Conditional probability provides a way to update our knowledge or beliefs about the occurrence of an event based on new information or conditions. It allows us to make more informed predictions and decisions by taking into account relevant context.
For example, let’s consider rolling a fair six-sided die. The probability of rolling a 5 is 1/6 since there is one favorable outcome (rolling a 5) out of six equally likely outcomes (rolling numbers 1 to 6).
Now, suppose we are given the additional information that the rolled number is odd. We want to find the probability of rolling a 5 given that the number rolled is odd. In this case, the condition is that the number is odd.
Out of the six possible outcomes, three are odd numbers (1, 3, and 5). Since we know that the number rolled is odd, we can narrow down the sample space to only the odd numbers. Therefore, the probability of rolling a 5 given that the number rolled is odd is 1/3.
Conditional probability allows us to update our probabilities based on new evidence or conditions. It is widely used in various fields such as statistics, machine learning, finance, and genetics to analyze and model complex relationships between events or variables.
Conditional probability is particularly important in Bayesian statistics, which provides a framework for incorporating prior beliefs and new evidence to update probabilities. Bayes’ theorem, a fundamental result in Bayesian statistics, allows us to calculate the conditional probability of an event given new information.
Bayes’ theorem states:
P(A|B) = (P(B|A) * P(A)) / P(B)
where P(A) and P(B) are the probabilities of events A and B occurring independently, and P(B|A) is the conditional probability of event B given event A.
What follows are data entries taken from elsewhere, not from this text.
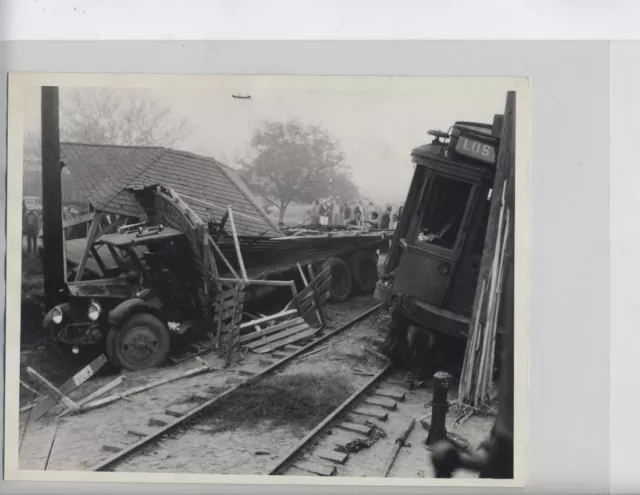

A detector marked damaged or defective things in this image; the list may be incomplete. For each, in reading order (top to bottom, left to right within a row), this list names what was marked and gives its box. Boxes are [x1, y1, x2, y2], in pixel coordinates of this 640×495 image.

crushed truck roof [61, 141, 282, 238]
wrecked truck [45, 184, 388, 370]
wrecked truck [376, 119, 504, 360]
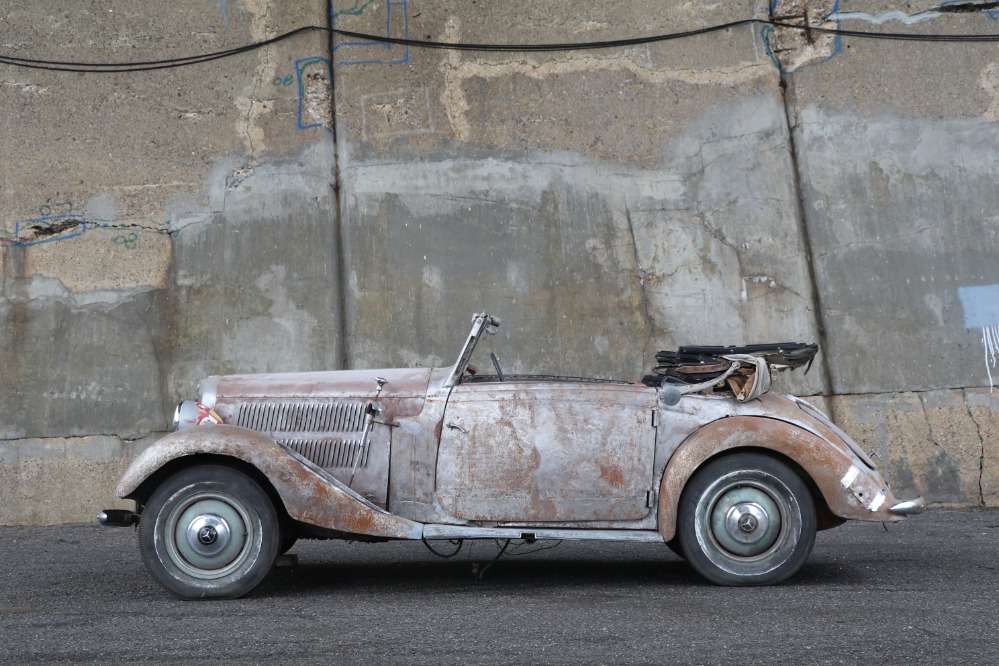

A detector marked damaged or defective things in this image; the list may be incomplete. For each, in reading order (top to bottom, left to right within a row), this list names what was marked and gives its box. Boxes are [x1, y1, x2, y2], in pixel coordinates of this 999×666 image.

rusty car body [99, 312, 920, 596]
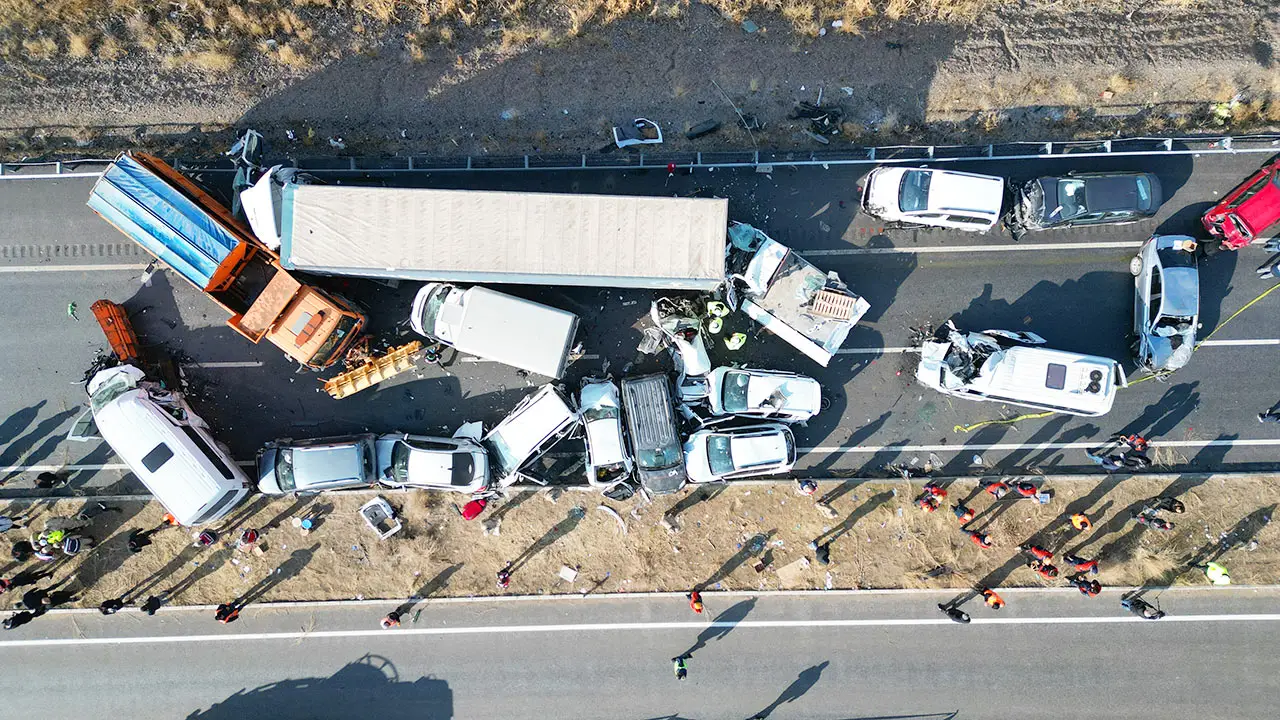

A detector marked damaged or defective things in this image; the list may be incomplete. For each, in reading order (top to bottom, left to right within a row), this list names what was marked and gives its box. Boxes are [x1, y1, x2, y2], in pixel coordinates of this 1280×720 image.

overturned orange truck [88, 156, 364, 372]
demolished white car [728, 222, 872, 368]
demolished white car [916, 320, 1128, 416]
crushed white van [916, 320, 1128, 416]
crushed white van [70, 368, 252, 524]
Bayes’ theorem provides a powerful tool for updating probabilities based on new evidence. It is widely used in applications such as medical diagnosis, spam filtering, and pattern recognition.
Understanding conditional probability is essential for interpreting statistical analyses, making informed decisions, and developing accurate predictive models. It allows us to reason about events in a probabilistic framework, taking into account additional information or conditions that influence the likelihood of an event.
In conclusion, conditional probability is a fundamental concept in probability theory that measures the likelihood of an event occurring given that another event has already occurred or is known to be true. It provides a way to update probabilities based on new evidence or conditions. Conditional probability is widely used in various fields and is a key component of Bayesian statistics. Understanding conditional probability is essential for probabilistic reasoning, statistical analysis, and decision-making.